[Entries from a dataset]
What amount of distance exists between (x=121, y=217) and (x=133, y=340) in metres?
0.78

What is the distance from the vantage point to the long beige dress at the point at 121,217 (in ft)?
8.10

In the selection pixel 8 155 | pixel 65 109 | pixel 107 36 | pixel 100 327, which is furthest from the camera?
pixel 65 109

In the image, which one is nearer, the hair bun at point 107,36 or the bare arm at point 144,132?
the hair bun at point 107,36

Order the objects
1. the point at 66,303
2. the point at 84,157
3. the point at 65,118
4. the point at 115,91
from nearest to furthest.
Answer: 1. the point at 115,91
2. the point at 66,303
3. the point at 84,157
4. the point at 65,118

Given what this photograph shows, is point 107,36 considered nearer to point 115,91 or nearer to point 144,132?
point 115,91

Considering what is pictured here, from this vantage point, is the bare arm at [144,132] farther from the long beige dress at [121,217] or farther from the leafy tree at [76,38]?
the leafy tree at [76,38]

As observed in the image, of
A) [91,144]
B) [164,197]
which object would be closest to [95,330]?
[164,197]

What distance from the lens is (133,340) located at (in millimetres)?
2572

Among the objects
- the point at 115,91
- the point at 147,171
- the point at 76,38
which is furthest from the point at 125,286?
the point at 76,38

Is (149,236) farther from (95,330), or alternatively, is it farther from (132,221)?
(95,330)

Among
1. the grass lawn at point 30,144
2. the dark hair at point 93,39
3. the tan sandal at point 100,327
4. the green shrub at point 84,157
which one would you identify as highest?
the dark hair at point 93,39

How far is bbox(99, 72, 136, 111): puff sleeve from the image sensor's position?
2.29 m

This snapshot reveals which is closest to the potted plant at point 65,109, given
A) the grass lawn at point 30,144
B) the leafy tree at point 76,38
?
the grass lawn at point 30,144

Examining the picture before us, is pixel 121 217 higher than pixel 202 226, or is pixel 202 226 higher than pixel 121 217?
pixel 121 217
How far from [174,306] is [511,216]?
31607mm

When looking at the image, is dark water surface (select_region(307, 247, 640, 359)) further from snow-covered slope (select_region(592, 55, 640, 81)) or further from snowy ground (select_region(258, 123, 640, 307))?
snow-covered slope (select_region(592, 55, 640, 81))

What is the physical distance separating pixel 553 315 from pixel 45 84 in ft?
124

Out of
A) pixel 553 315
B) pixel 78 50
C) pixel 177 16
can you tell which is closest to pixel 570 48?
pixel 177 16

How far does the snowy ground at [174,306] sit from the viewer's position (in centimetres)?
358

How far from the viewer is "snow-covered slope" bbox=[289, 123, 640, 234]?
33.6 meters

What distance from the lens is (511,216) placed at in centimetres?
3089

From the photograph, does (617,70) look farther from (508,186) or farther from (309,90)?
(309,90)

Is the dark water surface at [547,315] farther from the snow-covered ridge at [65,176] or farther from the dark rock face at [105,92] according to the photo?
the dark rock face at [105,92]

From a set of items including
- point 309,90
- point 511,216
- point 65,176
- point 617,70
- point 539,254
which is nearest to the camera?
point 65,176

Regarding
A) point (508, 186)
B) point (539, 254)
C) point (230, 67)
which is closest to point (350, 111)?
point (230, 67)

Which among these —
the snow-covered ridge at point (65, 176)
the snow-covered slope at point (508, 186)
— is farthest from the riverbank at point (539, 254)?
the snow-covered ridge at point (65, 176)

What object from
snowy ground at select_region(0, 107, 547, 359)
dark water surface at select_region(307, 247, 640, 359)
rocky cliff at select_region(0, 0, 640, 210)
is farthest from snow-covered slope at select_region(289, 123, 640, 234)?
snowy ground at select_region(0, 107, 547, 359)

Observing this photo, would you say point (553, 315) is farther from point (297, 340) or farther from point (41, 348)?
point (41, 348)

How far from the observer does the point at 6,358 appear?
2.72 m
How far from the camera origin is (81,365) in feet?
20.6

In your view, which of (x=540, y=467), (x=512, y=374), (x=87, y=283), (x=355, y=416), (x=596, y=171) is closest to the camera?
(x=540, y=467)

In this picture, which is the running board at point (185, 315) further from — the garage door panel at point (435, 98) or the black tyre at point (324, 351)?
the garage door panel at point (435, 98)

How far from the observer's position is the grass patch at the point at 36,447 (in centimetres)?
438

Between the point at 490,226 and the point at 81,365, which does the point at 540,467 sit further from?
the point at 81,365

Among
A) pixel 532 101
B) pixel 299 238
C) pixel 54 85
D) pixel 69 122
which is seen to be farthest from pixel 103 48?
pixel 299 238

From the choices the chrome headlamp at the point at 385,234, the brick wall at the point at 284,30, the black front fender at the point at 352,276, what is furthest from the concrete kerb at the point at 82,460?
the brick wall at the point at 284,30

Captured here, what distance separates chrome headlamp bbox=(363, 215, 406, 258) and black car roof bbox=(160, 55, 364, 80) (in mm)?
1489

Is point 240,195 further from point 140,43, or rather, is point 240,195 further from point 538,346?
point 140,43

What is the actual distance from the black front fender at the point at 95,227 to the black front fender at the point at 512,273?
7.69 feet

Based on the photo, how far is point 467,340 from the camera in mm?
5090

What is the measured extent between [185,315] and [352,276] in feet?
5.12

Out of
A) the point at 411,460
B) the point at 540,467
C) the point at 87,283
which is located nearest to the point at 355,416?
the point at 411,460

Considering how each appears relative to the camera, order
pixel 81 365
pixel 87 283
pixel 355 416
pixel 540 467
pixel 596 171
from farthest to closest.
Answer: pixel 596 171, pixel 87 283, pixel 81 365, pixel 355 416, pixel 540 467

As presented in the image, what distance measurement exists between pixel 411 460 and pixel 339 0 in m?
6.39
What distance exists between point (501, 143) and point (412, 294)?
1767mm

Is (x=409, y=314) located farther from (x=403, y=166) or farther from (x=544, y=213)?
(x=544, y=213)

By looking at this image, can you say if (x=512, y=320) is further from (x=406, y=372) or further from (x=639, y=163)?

> [Instruction]:
Print the whole listing exactly as it is.

> [Right answer]:
What amount of distance exists between (x=121, y=217) and (x=133, y=340) in metres?
0.78

What is the distance from the vantage point to the long beige dress at the point at 121,217 (in ft)?
8.10

In the selection pixel 8 155 | pixel 65 109 | pixel 107 36 | pixel 100 327, which is furthest from the camera?
pixel 65 109

In the image, which one is nearer, the hair bun at point 107,36 or the bare arm at point 144,132?
the hair bun at point 107,36

Order the objects
1. the point at 66,303
2. the point at 84,157
3. the point at 65,118
4. the point at 115,91
from nearest to furthest.
Answer: 1. the point at 115,91
2. the point at 66,303
3. the point at 84,157
4. the point at 65,118

Given what this photograph shows, is point 107,36 considered nearer to point 115,91 or nearer to point 144,132?
point 115,91

Considering what is pictured here, from this vantage point, is the bare arm at [144,132] farther from the long beige dress at [121,217] or farther from the leafy tree at [76,38]?
the leafy tree at [76,38]

As observed in the image, of
A) [91,144]
B) [164,197]
which object would be closest to [95,330]?
[164,197]

What distance from the lens is (133,340) located at (in millimetres)?
2572

Among the objects
- the point at 115,91
- the point at 147,171
- the point at 76,38
which is furthest from the point at 125,286?
the point at 76,38

Is (149,236) farther from (95,330), or alternatively, is it farther from (132,221)?
(95,330)

Among
1. the grass lawn at point 30,144
2. the dark hair at point 93,39
3. the tan sandal at point 100,327
4. the green shrub at point 84,157
which one would you identify as highest?
the dark hair at point 93,39

How far is bbox(99, 72, 136, 111): puff sleeve from the image sensor's position?
2.29 m

This snapshot reveals which is closest to the potted plant at point 65,109, given
A) the grass lawn at point 30,144
B) the leafy tree at point 76,38
?
the grass lawn at point 30,144

Examining the picture before us, is pixel 121 217 higher than pixel 202 226, or is pixel 202 226 higher than pixel 121 217?
pixel 121 217
How far from [174,306] is [511,216]?
31607mm

When looking at the image, is dark water surface (select_region(307, 247, 640, 359)) further from snow-covered slope (select_region(592, 55, 640, 81)) or further from snowy ground (select_region(258, 123, 640, 307))?
snow-covered slope (select_region(592, 55, 640, 81))

What is the physical distance separating pixel 553 315 from pixel 45 84 in ft?
124

Out of
A) pixel 553 315
B) pixel 78 50
C) pixel 177 16
can you tell which is closest to pixel 570 48?
pixel 177 16

How far does the snowy ground at [174,306] sit from the viewer's position (in centimetres)?
358

How far from the viewer is "snow-covered slope" bbox=[289, 123, 640, 234]?
33.6 meters

What distance from the lens is (511,216) placed at in centimetres?
3089

From the photograph, does (617,70) look farther from (508,186) or farther from (309,90)?
(309,90)

Is the dark water surface at [547,315] farther from the snow-covered ridge at [65,176] or farther from the dark rock face at [105,92] according to the photo?
the dark rock face at [105,92]

From a set of items including
- point 309,90
- point 511,216
- point 65,176
- point 617,70
- point 539,254
which is nearest to the camera?
point 65,176

Regarding
A) point (508, 186)
B) point (539, 254)
C) point (230, 67)
which is closest to point (350, 111)?
point (230, 67)

Which among these —
the snow-covered ridge at point (65, 176)
the snow-covered slope at point (508, 186)
— is farthest from the riverbank at point (539, 254)?
the snow-covered ridge at point (65, 176)

What object from
snowy ground at select_region(0, 107, 547, 359)
dark water surface at select_region(307, 247, 640, 359)
rocky cliff at select_region(0, 0, 640, 210)
is farthest from snow-covered slope at select_region(289, 123, 640, 234)?
snowy ground at select_region(0, 107, 547, 359)

Observing this photo, would you say point (553, 315) is farther from point (297, 340) or farther from point (41, 348)?
point (41, 348)

How far from the observer does the point at 6,358 appear?
2.72 m
How far from the camera origin is (81,365) in feet?
20.6

In your view, which of (x=540, y=467), (x=512, y=374), (x=87, y=283), (x=355, y=416), (x=596, y=171) is closest to the camera?
(x=540, y=467)

In this picture, which is the running board at point (185, 315) further from — the garage door panel at point (435, 98) or the black tyre at point (324, 351)?
the garage door panel at point (435, 98)

How far from the observer's position is the grass patch at the point at 36,447 (in centimetres)?
438

Between the point at 490,226 and the point at 81,365, which does the point at 540,467 sit further from?
the point at 81,365

Among
A) pixel 532 101
B) pixel 299 238
C) pixel 54 85
D) pixel 69 122
which is seen to be farthest from pixel 103 48?
pixel 299 238

From the choices the chrome headlamp at the point at 385,234, the brick wall at the point at 284,30, the black front fender at the point at 352,276, what is furthest from the concrete kerb at the point at 82,460?
the brick wall at the point at 284,30

Captured here, what distance separates chrome headlamp bbox=(363, 215, 406, 258) and black car roof bbox=(160, 55, 364, 80) (in mm)?
1489

Is point 240,195 further from point 140,43, or rather, is point 240,195 further from point 538,346?
point 140,43

What is the actual distance from the black front fender at the point at 95,227 to the black front fender at the point at 512,273?
7.69 feet

Based on the photo, how far is point 467,340 from the camera in mm?
5090

What is the measured extent between [185,315] and [352,276] in feet?
5.12

Out of
A) the point at 411,460
B) the point at 540,467
C) the point at 87,283
which is located nearest to the point at 355,416?
the point at 411,460

Considering how each appears relative to the camera, order
pixel 81 365
pixel 87 283
pixel 355 416
pixel 540 467
pixel 596 171
from farthest to closest.
Answer: pixel 596 171, pixel 87 283, pixel 81 365, pixel 355 416, pixel 540 467

As presented in the image, what distance measurement exists between pixel 411 460 and pixel 339 0 in m?
6.39
What distance exists between point (501, 143) and point (412, 294)?
1767mm

Is (x=409, y=314) located farther from (x=403, y=166) or farther from (x=544, y=213)?
(x=544, y=213)

By looking at this image, can you say if (x=512, y=320) is further from (x=406, y=372) or further from (x=639, y=163)?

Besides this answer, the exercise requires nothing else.